## Task details
The data beneath this task has to be reprinted character for character.

[Stored data entries]
┄┄┄┄┄┄┄┄┄┄┄┄┄┄┄┄┄┄┄┄

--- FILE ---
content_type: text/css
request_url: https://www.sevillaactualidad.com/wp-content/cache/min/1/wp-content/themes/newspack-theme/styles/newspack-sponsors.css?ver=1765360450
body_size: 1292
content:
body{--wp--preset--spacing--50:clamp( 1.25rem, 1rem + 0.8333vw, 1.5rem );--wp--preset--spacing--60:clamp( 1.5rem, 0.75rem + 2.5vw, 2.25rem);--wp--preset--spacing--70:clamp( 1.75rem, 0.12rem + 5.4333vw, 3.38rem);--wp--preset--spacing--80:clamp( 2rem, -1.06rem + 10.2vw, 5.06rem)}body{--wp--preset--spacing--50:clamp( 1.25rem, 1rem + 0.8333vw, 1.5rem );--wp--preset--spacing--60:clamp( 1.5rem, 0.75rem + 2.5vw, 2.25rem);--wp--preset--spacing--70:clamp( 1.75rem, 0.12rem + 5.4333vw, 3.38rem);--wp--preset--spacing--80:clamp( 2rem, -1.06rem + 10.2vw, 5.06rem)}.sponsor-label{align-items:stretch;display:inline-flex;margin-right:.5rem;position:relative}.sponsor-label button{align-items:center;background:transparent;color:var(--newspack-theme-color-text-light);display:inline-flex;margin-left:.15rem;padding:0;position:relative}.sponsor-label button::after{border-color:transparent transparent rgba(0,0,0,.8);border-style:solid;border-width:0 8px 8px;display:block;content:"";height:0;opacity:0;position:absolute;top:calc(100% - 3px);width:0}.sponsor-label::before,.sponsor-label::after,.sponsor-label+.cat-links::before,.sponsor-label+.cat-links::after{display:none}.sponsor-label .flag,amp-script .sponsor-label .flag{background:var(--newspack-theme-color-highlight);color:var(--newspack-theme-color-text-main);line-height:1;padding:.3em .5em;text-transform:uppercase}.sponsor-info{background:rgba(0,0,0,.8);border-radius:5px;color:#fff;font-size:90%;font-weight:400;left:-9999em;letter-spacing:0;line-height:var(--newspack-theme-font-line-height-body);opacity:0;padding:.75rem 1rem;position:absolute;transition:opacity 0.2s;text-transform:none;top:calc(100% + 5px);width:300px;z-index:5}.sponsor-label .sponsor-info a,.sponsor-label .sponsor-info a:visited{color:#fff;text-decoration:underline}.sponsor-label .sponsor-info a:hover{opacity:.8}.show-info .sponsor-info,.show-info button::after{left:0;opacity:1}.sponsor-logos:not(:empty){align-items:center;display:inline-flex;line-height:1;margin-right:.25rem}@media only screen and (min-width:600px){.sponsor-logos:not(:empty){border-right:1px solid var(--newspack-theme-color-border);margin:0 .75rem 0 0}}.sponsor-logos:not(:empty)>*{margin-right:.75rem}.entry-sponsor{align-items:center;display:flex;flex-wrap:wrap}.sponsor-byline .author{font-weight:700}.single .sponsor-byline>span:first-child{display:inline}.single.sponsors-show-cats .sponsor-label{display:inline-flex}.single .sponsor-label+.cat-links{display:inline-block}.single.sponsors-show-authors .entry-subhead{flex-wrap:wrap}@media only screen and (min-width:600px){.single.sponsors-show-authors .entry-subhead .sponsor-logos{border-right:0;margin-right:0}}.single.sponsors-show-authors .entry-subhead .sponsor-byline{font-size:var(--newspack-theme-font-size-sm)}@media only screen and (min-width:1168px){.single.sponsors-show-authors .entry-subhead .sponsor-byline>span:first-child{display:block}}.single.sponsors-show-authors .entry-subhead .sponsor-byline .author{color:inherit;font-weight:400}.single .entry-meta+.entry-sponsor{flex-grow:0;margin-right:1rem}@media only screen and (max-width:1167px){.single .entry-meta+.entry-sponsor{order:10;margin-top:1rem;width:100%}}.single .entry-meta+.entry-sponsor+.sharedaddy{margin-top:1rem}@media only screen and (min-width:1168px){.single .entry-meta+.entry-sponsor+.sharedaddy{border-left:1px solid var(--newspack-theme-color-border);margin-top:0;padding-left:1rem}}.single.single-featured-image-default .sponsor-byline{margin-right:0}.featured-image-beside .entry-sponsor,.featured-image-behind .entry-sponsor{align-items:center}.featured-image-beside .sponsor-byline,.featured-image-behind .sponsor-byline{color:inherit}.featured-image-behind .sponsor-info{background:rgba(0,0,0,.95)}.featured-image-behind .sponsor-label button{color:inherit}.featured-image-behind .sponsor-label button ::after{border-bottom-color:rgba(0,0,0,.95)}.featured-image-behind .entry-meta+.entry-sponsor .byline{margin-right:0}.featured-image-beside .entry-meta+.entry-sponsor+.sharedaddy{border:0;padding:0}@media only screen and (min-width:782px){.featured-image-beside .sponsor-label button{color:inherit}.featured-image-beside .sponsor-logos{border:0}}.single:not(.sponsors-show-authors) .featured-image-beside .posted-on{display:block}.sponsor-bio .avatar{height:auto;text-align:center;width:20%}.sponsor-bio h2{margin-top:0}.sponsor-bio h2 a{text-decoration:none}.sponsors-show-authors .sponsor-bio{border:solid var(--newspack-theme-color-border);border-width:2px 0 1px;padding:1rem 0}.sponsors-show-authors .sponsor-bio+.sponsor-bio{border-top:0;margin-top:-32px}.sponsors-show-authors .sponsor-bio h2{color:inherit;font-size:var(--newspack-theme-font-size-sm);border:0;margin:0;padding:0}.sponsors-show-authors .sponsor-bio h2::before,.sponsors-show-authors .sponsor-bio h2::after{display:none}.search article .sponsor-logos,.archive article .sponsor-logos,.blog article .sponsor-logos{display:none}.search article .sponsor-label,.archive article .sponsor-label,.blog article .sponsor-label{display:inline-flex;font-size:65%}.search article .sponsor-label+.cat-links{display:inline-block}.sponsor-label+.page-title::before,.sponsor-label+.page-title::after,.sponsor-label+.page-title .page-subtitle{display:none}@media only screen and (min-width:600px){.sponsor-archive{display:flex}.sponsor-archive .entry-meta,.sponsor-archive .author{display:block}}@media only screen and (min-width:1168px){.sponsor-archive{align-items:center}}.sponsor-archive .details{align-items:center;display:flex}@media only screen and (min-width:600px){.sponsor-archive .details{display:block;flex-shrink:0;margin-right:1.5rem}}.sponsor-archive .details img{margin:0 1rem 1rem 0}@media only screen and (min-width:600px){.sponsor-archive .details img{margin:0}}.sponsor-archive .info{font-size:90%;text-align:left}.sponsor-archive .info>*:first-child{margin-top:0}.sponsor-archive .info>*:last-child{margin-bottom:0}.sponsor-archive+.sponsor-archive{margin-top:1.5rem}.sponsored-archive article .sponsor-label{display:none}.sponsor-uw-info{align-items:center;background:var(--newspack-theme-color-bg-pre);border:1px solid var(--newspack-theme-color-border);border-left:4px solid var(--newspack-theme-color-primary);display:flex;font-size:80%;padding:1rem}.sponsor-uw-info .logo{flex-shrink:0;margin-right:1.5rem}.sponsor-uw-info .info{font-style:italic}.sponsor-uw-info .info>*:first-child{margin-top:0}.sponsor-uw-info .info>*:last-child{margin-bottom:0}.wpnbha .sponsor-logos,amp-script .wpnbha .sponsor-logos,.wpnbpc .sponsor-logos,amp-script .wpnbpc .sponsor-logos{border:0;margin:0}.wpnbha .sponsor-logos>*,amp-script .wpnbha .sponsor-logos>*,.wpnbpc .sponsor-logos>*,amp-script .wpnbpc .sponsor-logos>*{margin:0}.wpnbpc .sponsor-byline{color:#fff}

┄┄┄┄┄┄┄┄┄┄┄┄┄┄┄┄┄┄┄┄

## Response area
--- FILE ---
content_type: text/css
request_url: https://www.sevillaactualidad.com/wp-content/cache/min/1/wp-content/themes/newspack-theme/styles/newspack-sponsors.css?ver=1765360450
body_size: 1292
content:
body{--wp--preset--spacing--50:clamp( 1.25rem, 1rem + 0.8333vw, 1.5rem );--wp--preset--spacing--60:clamp( 1.5rem, 0.75rem + 2.5vw, 2.25rem);--wp--preset--spacing--70:clamp( 1.75rem, 0.12rem + 5.4333vw, 3.38rem);--wp--preset--spacing--80:clamp( 2rem, -1.06rem + 10.2vw, 5.06rem)}body{--wp--preset--spacing--50:clamp( 1.25rem, 1rem + 0.8333vw, 1.5rem );--wp--preset--spacing--60:clamp( 1.5rem, 0.75rem + 2.5vw, 2.25rem);--wp--preset--spacing--70:clamp( 1.75rem, 0.12rem + 5.4333vw, 3.38rem);--wp--preset--spacing--80:clamp( 2rem, -1.06rem + 10.2vw, 5.06rem)}.sponsor-label{align-items:stretch;display:inline-flex;margin-right:.5rem;position:relative}.sponsor-label button{align-items:center;background:transparent;color:var(--newspack-theme-color-text-light);display:inline-flex;margin-left:.15rem;padding:0;position:relative}.sponsor-label button::after{border-color:transparent transparent rgba(0,0,0,.8);border-style:solid;border-width:0 8px 8px;display:block;content:"";height:0;opacity:0;position:absolute;top:calc(100% - 3px);width:0}.sponsor-label::before,.sponsor-label::after,.sponsor-label+.cat-links::before,.sponsor-label+.cat-links::after{display:none}.sponsor-label .flag,amp-script .sponsor-label .flag{background:var(--newspack-theme-color-highlight);color:var(--newspack-theme-color-text-main);line-height:1;padding:.3em .5em;text-transform:uppercase}.sponsor-info{background:rgba(0,0,0,.8);border-radius:5px;color:#fff;font-size:90%;font-weight:400;left:-9999em;letter-spacing:0;line-height:var(--newspack-theme-font-line-height-body);opacity:0;padding:.75rem 1rem;position:absolute;transition:opacity 0.2s;text-transform:none;top:calc(100% + 5px);width:300px;z-index:5}.sponsor-label .sponsor-info a,.sponsor-label .sponsor-info a:visited{color:#fff;text-decoration:underline}.sponsor-label .sponsor-info a:hover{opacity:.8}.show-info .sponsor-info,.show-info button::after{left:0;opacity:1}.sponsor-logos:not(:empty){align-items:center;display:inline-flex;line-height:1;margin-right:.25rem}@media only screen and (min-width:600px){.sponsor-logos:not(:empty){border-right:1px solid var(--newspack-theme-color-border);margin:0 .75rem 0 0}}.sponsor-logos:not(:empty)>*{margin-right:.75rem}.entry-sponsor{align-items:center;display:flex;flex-wrap:wrap}.sponsor-byline .author{font-weight:700}.single .sponsor-byline>span:first-child{display:inline}.single.sponsors-show-cats .sponsor-label{display:inline-flex}.single .sponsor-label+.cat-links{display:inline-block}.single.sponsors-show-authors .entry-subhead{flex-wrap:wrap}@media only screen and (min-width:600px){.single.sponsors-show-authors .entry-subhead .sponsor-logos{border-right:0;margin-right:0}}.single.sponsors-show-authors .entry-subhead .sponsor-byline{font-size:var(--newspack-theme-font-size-sm)}@media only screen and (min-width:1168px){.single.sponsors-show-authors .entry-subhead .sponsor-byline>span:first-child{display:block}}.single.sponsors-show-authors .entry-subhead .sponsor-byline .author{color:inherit;font-weight:400}.single .entry-meta+.entry-sponsor{flex-grow:0;margin-right:1rem}@media only screen and (max-width:1167px){.single .entry-meta+.entry-sponsor{order:10;margin-top:1rem;width:100%}}.single .entry-meta+.entry-sponsor+.sharedaddy{margin-top:1rem}@media only screen and (min-width:1168px){.single .entry-meta+.entry-sponsor+.sharedaddy{border-left:1px solid var(--newspack-theme-color-border);margin-top:0;padding-left:1rem}}.single.single-featured-image-default .sponsor-byline{margin-right:0}.featured-image-beside .entry-sponsor,.featured-image-behind .entry-sponsor{align-items:center}.featured-image-beside .sponsor-byline,.featured-image-behind .sponsor-byline{color:inherit}.featured-image-behind .sponsor-info{background:rgba(0,0,0,.95)}.featured-image-behind .sponsor-label button{color:inherit}.featured-image-behind .sponsor-label button ::after{border-bottom-color:rgba(0,0,0,.95)}.featured-image-behind .entry-meta+.entry-sponsor .byline{margin-right:0}.featured-image-beside .entry-meta+.entry-sponsor+.sharedaddy{border:0;padding:0}@media only screen and (min-width:782px){.featured-image-beside .sponsor-label button{color:inherit}.featured-image-beside .sponsor-logos{border:0}}.single:not(.sponsors-show-authors) .featured-image-beside .posted-on{display:block}.sponsor-bio .avatar{height:auto;text-align:center;width:20%}.sponsor-bio h2{margin-top:0}.sponsor-bio h2 a{text-decoration:none}.sponsors-show-authors .sponsor-bio{border:solid var(--newspack-theme-color-border);border-width:2px 0 1px;padding:1rem 0}.sponsors-show-authors .sponsor-bio+.sponsor-bio{border-top:0;margin-top:-32px}.sponsors-show-authors .sponsor-bio h2{color:inherit;font-size:var(--newspack-theme-font-size-sm);border:0;margin:0;padding:0}.sponsors-show-authors .sponsor-bio h2::before,.sponsors-show-authors .sponsor-bio h2::after{display:none}.search article .sponsor-logos,.archive article .sponsor-logos,.blog article .sponsor-logos{display:none}.search article .sponsor-label,.archive article .sponsor-label,.blog article .sponsor-label{display:inline-flex;font-size:65%}.search article .sponsor-label+.cat-links{display:inline-block}.sponsor-label+.page-title::before,.sponsor-label+.page-title::after,.sponsor-label+.page-title .page-subtitle{display:none}@media only screen and (min-width:600px){.sponsor-archive{display:flex}.sponsor-archive .entry-meta,.sponsor-archive .author{display:block}}@media only screen and (min-width:1168px){.sponsor-archive{align-items:center}}.sponsor-archive .details{align-items:center;display:flex}@media only screen and (min-width:600px){.sponsor-archive .details{display:block;flex-shrink:0;margin-right:1.5rem}}.sponsor-archive .details img{margin:0 1rem 1rem 0}@media only screen and (min-width:600px){.sponsor-archive .details img{margin:0}}.sponsor-archive .info{font-size:90%;text-align:left}.sponsor-archive .info>*:first-child{margin-top:0}.sponsor-archive .info>*:last-child{margin-bottom:0}.sponsor-archive+.sponsor-archive{margin-top:1.5rem}.sponsored-archive article .sponsor-label{display:none}.sponsor-uw-info{align-items:center;background:var(--newspack-theme-color-bg-pre);border:1px solid var(--newspack-theme-color-border);border-left:4px solid var(--newspack-theme-color-primary);display:flex;font-size:80%;padding:1rem}.sponsor-uw-info .logo{flex-shrink:0;margin-right:1.5rem}.sponsor-uw-info .info{font-style:italic}.sponsor-uw-info .info>*:first-child{margin-top:0}.sponsor-uw-info .info>*:last-child{margin-bottom:0}.wpnbha .sponsor-logos,amp-script .wpnbha .sponsor-logos,.wpnbpc .sponsor-logos,amp-script .wpnbpc .sponsor-logos{border:0;margin:0}.wpnbha .sponsor-logos>*,amp-script .wpnbha .sponsor-logos>*,.wpnbpc .sponsor-logos>*,amp-script .wpnbpc .sponsor-logos>*{margin:0}.wpnbpc .sponsor-byline{color:#fff}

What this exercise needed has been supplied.